===== DATA PROVIDED

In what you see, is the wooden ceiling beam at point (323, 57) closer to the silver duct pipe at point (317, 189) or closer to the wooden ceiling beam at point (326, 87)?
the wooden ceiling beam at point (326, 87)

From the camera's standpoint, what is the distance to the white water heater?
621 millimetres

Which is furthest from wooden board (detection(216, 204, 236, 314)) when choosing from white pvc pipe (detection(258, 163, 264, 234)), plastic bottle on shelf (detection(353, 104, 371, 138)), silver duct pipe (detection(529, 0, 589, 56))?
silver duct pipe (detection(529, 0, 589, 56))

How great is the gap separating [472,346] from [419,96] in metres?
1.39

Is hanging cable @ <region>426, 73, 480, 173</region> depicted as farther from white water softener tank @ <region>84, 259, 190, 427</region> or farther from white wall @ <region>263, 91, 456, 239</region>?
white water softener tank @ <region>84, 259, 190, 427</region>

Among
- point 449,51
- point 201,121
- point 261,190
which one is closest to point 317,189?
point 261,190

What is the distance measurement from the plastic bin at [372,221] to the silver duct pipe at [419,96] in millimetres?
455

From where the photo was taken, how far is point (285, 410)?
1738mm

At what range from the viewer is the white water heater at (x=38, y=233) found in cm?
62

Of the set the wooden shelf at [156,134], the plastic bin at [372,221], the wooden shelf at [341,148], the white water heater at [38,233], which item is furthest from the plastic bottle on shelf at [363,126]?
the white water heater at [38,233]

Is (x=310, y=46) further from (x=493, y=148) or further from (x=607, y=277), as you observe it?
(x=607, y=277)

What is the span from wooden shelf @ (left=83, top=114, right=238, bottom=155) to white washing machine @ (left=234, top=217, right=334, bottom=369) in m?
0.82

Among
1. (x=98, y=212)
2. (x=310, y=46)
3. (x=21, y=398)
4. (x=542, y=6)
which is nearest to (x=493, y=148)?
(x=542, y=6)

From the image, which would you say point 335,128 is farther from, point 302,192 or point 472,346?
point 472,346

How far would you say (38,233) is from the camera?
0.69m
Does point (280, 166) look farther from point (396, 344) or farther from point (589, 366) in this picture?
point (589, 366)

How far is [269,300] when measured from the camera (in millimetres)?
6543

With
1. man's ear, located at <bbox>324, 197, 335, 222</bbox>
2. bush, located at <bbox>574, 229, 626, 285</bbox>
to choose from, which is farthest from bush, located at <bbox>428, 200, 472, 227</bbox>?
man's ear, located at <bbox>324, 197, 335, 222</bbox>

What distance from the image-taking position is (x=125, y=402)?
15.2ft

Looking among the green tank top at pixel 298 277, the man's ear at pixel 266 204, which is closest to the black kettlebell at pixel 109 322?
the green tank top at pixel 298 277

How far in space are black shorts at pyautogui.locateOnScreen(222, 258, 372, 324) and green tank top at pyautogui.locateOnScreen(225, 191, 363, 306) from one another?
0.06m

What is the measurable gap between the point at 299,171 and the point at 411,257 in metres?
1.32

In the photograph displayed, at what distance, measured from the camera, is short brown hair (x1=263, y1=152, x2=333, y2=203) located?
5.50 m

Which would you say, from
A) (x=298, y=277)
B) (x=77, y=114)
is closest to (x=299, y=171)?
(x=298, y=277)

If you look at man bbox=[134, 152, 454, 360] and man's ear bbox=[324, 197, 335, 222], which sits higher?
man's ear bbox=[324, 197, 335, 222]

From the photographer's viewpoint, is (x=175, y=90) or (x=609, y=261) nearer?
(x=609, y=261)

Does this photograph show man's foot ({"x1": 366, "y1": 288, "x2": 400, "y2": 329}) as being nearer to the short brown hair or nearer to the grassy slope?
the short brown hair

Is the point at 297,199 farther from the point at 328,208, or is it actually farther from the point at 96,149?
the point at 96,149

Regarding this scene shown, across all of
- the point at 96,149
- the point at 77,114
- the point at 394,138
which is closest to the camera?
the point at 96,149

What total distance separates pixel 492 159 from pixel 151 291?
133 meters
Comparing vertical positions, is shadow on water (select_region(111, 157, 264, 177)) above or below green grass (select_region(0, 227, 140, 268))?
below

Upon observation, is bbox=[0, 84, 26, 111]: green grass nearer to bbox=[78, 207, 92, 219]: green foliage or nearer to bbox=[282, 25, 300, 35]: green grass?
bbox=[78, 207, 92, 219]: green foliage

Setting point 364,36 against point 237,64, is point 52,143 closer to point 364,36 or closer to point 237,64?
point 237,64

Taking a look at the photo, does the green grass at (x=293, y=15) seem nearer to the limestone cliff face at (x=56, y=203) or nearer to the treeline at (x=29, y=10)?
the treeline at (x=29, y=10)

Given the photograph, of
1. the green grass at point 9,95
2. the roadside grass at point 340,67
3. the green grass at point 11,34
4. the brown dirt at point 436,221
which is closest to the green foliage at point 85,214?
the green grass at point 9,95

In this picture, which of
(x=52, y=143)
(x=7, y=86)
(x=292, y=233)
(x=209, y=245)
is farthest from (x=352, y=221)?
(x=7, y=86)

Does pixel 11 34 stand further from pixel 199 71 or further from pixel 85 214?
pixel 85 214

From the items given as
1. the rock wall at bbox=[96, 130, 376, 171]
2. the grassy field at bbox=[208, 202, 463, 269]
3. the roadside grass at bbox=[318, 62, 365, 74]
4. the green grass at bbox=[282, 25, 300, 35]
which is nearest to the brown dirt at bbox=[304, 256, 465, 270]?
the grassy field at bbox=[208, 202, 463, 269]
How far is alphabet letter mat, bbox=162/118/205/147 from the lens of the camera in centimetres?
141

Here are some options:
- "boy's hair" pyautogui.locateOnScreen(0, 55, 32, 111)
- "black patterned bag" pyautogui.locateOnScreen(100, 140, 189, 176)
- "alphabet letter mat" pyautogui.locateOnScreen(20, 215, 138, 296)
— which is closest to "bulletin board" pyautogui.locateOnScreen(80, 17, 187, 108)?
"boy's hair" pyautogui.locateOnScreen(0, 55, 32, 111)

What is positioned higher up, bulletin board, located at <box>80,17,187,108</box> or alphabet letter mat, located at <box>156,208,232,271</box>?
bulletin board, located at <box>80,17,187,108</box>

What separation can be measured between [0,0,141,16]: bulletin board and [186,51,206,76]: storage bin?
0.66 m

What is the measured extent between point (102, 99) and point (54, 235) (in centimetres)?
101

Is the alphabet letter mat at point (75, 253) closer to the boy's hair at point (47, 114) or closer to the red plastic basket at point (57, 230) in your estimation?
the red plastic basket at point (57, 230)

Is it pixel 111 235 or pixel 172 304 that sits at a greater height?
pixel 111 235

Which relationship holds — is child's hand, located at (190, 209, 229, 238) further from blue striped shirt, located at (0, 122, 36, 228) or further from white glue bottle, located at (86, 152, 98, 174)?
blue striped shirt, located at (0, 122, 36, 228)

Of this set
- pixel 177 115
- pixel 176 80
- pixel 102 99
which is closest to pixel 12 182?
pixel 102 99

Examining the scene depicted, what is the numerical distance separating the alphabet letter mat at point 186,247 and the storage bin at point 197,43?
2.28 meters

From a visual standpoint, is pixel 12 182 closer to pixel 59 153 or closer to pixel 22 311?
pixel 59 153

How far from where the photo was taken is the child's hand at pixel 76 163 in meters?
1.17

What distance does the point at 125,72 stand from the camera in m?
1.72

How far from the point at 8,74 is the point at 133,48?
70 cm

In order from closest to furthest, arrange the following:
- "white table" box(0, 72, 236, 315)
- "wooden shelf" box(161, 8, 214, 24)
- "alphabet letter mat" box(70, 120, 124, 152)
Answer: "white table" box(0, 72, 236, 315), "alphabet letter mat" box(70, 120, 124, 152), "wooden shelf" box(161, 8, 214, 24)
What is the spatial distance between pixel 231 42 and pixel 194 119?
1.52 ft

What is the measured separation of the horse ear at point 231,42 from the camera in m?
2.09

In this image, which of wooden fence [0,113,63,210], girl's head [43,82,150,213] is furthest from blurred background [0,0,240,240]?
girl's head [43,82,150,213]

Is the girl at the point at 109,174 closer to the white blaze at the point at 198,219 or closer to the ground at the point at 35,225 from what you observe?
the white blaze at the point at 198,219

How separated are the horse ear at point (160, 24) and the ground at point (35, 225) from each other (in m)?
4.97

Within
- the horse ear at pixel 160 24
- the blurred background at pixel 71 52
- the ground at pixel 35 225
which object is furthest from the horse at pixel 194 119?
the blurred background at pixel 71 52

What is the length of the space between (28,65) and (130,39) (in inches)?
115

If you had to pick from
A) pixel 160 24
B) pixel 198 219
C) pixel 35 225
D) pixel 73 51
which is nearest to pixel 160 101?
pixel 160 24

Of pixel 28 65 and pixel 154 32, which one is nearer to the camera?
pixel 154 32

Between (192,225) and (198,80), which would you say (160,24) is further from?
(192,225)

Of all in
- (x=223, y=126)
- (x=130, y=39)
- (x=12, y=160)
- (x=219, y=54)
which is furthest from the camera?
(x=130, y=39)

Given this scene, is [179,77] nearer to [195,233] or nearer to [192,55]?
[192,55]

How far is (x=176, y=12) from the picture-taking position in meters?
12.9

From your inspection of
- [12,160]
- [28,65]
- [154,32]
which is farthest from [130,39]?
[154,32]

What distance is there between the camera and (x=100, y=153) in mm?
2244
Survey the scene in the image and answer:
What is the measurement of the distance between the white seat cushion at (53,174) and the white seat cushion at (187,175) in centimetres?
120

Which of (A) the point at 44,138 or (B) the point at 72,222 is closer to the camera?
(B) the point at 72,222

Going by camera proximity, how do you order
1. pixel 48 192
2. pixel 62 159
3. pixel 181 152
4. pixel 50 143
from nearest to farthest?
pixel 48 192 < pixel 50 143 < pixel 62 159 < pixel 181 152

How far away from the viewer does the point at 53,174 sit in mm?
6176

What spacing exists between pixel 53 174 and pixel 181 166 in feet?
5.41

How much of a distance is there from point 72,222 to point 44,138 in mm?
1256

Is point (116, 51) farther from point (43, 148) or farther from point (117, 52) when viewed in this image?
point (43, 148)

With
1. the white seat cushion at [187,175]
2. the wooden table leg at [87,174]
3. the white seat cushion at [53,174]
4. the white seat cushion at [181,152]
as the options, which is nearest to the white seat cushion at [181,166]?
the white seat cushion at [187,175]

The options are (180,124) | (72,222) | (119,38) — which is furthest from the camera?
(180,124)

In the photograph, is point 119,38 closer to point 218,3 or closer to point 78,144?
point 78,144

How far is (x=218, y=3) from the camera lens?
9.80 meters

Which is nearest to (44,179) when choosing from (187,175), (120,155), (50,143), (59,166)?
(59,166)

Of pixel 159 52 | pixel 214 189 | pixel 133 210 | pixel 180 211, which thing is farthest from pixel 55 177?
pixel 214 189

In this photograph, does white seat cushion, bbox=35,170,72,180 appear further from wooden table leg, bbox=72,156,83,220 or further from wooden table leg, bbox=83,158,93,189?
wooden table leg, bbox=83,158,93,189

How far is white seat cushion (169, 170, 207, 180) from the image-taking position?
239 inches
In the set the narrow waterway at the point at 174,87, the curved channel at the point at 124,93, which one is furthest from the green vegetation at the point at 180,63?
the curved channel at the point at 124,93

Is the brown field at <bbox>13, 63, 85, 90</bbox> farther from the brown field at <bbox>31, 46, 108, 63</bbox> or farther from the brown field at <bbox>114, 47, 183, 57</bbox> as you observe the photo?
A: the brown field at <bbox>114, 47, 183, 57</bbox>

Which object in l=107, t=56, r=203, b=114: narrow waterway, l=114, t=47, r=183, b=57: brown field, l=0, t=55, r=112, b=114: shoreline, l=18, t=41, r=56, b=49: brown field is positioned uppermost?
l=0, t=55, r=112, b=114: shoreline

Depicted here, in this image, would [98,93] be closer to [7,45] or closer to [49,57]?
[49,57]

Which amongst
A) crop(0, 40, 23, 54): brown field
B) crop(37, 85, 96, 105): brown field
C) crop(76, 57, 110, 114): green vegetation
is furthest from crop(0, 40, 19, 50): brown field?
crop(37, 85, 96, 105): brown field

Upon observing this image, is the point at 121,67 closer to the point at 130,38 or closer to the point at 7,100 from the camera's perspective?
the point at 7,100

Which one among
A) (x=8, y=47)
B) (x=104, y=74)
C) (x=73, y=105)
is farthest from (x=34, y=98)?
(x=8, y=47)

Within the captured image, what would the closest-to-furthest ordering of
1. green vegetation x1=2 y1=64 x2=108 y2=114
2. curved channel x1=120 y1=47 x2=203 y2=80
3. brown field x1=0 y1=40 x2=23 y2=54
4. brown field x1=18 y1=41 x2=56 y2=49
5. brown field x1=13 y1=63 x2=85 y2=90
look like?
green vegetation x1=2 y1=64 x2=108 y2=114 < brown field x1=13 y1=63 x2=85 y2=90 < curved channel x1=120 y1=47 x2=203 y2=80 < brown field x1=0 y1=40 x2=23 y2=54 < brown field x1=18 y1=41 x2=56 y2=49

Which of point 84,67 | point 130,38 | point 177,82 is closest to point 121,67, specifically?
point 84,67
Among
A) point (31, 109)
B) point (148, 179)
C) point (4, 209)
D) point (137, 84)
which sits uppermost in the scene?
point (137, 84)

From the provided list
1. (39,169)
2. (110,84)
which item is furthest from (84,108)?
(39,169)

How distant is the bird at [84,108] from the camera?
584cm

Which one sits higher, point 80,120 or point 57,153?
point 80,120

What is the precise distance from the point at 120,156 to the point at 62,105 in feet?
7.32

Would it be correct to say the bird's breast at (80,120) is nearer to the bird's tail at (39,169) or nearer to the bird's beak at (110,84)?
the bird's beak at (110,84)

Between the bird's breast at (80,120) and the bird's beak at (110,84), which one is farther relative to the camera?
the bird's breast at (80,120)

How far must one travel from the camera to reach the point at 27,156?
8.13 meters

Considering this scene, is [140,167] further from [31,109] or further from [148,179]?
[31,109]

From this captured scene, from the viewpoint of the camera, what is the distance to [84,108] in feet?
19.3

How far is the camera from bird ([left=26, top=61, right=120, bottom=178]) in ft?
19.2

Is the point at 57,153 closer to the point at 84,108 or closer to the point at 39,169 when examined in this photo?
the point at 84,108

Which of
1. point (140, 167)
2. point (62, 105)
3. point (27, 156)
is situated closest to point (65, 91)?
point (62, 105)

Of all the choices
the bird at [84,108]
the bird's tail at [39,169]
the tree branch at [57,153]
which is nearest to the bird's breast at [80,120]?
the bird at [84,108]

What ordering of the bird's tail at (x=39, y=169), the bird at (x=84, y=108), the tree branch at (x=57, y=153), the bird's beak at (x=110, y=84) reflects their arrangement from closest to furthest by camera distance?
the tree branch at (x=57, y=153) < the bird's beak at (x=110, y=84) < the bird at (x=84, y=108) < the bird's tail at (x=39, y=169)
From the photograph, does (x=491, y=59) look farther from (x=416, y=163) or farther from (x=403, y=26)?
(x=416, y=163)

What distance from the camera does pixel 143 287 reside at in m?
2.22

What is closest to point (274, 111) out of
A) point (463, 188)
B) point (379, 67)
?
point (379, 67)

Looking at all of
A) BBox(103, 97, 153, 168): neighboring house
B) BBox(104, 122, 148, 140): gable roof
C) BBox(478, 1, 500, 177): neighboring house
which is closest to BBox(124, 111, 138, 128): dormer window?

==========

▸ DO THIS
Quote only the lines from the one containing "From the photograph, does" through the final line of the records, with both ends included.

▸ TASK RESPONSE
From the photograph, does (x=491, y=59) look farther from (x=416, y=163) or farther from (x=403, y=26)?
(x=416, y=163)

What distance from the camera does pixel 143 287 reside at in m?
2.22

What is closest to point (274, 111) out of
A) point (463, 188)
B) point (379, 67)
?
point (379, 67)

Looking at all of
A) BBox(103, 97, 153, 168): neighboring house
B) BBox(104, 122, 148, 140): gable roof
C) BBox(478, 1, 500, 177): neighboring house
which is closest to BBox(124, 111, 138, 128): dormer window?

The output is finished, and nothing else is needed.